Quantitating T cell cross-reactivity for unrelated peptide antigens.
Ishizuka J., Grebe K., Shenderov E., Peters B., Chen Q., Peng Y., Wang L., Dong T., Pasquetto V., Oseroff C., Sidney J., Hickman H., Cerundolo V., Sette A., Bennink JR., McMichael A., Yewdell JW.
Quantitating the frequency of T cell cross-reactivity to unrelated peptides is essential to understanding T cell responses in infectious and autoimmune diseases. Here we used 15 mouse or human CD8+ T cell clones (11 antiviral, 4 anti-self) in conjunction with a large library of defined synthetic peptides to examine nearly 30,000 TCR-peptide MHC class I interactions for cross-reactions. We identified a single cross-reaction consisting of an anti-self TCR recognizing a poxvirus peptide at relatively low sensitivity.
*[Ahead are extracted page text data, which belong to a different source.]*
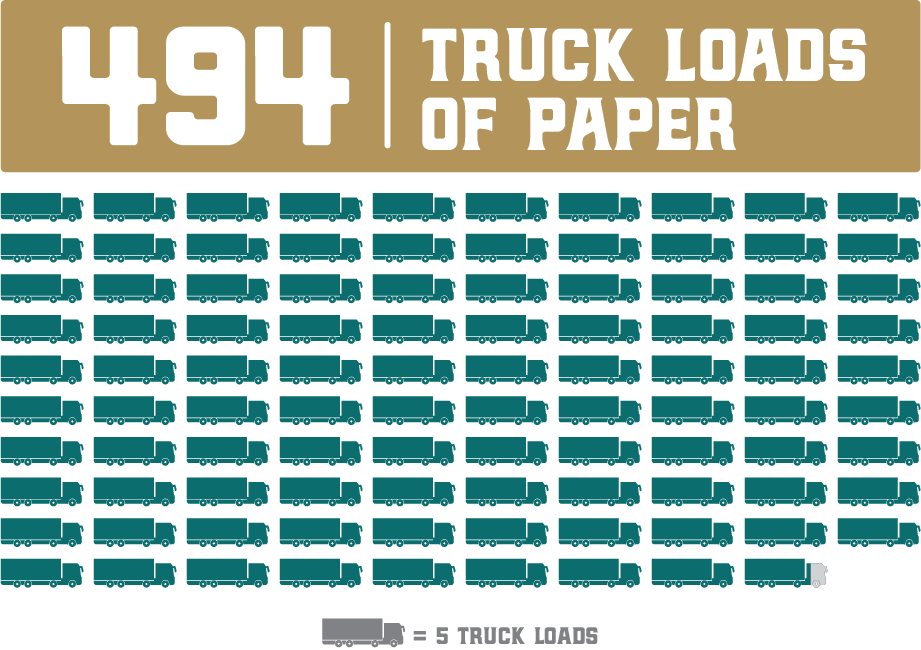 494 | TRUCK LOADS OF PAPER

= 5 TRUCK LOADS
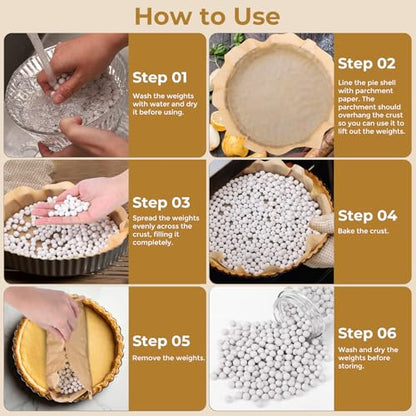 How to Use

Step 01
Wash the weights with water and dry it before using.

Step 02
Line the pie shell with parchment paper. The parchment should overhang the crust so you can use it to lift out the weights.

Step 03
Spread the weights evenly across the crust, filling it completely.

Step 04
Bake the crust.

Step 05
Remove the weights.

Step 06
Wash and dry the weights before storing.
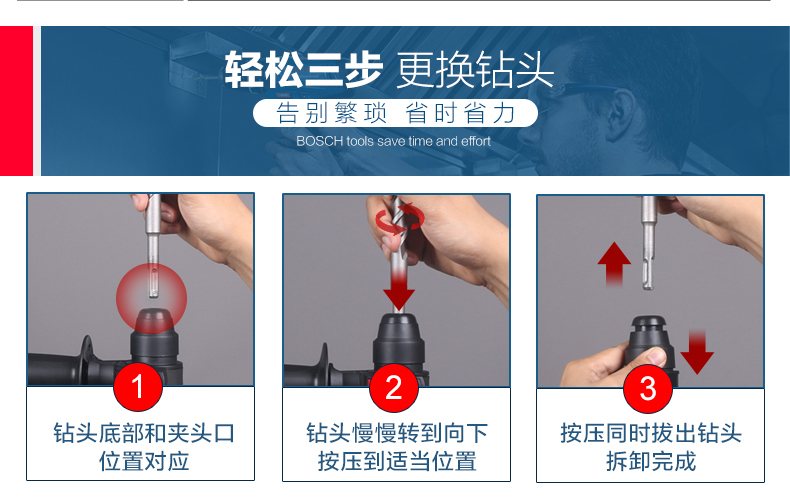 轻松三步 更换钻头

告别繁琐 省时省力

BOSCH tools save time and effort

1

钻头底部和夹头口位置对应

2

钻头慢慢转到向下按压到适当位置

3

按压同时拔出钻头拆卸完成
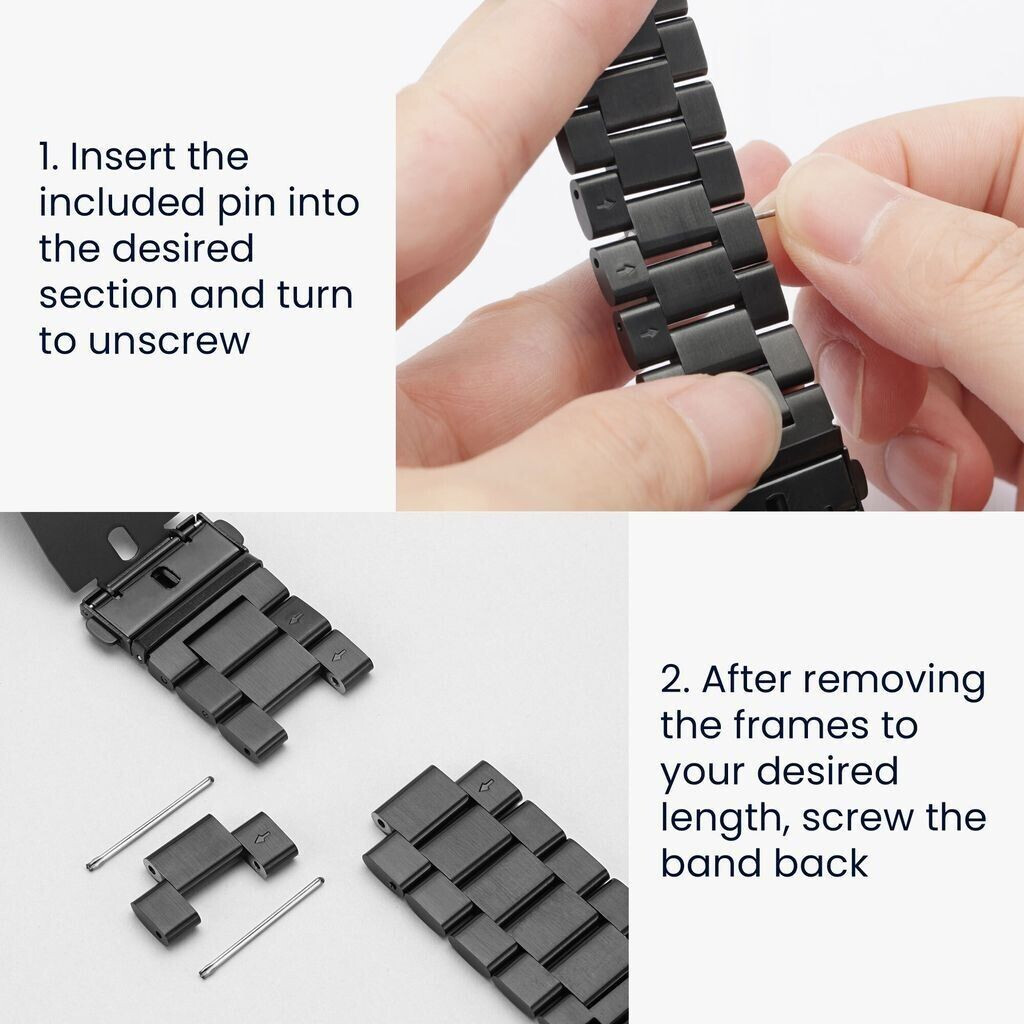 1. Insert the included pin into the desired section and turn to unscrew

2. After removing the frames to your desired length, screw the band back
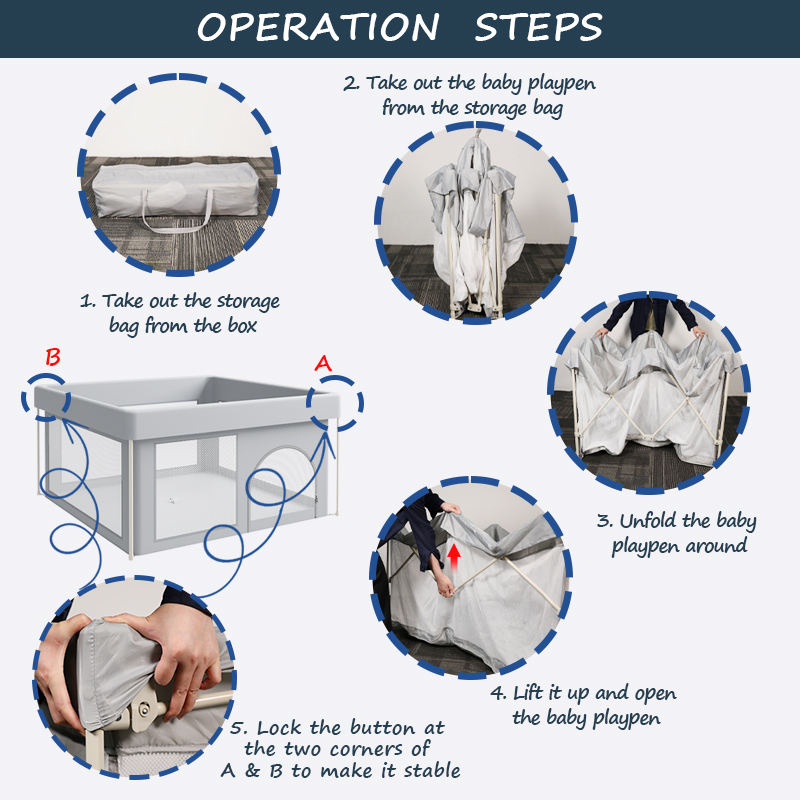 OPERATION STEPS

2. Take out the baby playpen from the storage bag

1. Take out the storage bag from the box

B

A

3. Unfold the baby playpen around

4. Lift it up and open the baby playpen

5. Lock the button at the two corners of A & B to make it stable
We failed to identify any cross-reactions between the synthetic peptides in the panel and polyclonal CD8+ T cells raised to viral or alloantigens. These findings provide the best estimate to date of the frequency of T cell cross-reactivity to unrelated peptides ( approximately 1/30,000), explaining why cross-reactions between unrelated pathogens are infrequently encountered and providing a critical parameter for understanding the scope of self-tolerance.